Extracted data entries
+++

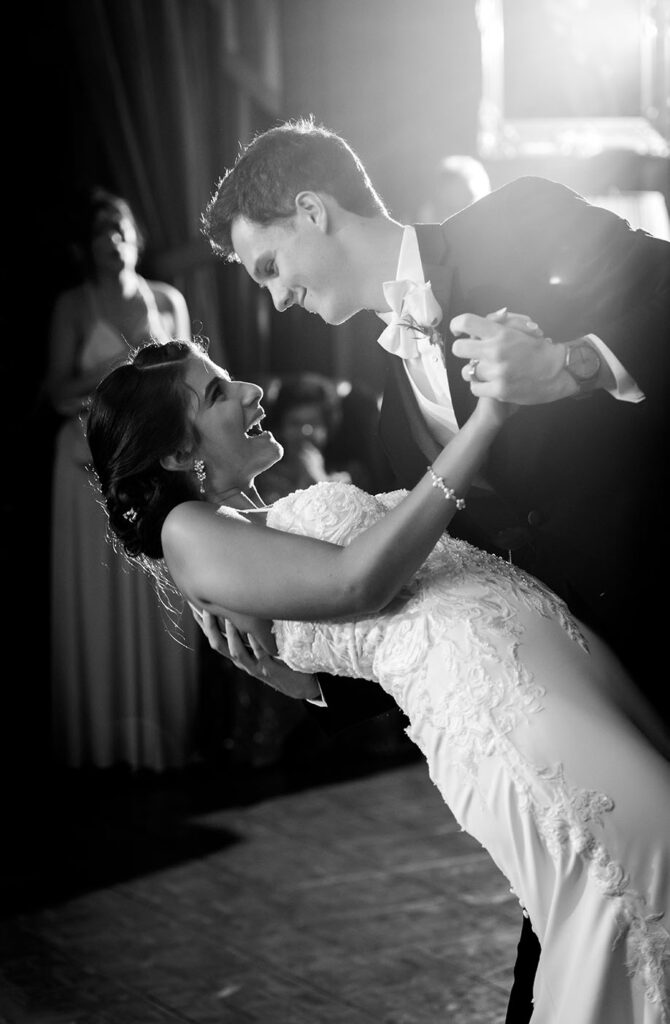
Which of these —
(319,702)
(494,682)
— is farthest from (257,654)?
(494,682)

+++

→ **TO DO**
Reproduce every line of the records above word for word, omitting the pictures from your answer.

→ **FINAL RESULT**
Which of these —
(319,702)
(494,682)
— is farthest from (257,654)?
(494,682)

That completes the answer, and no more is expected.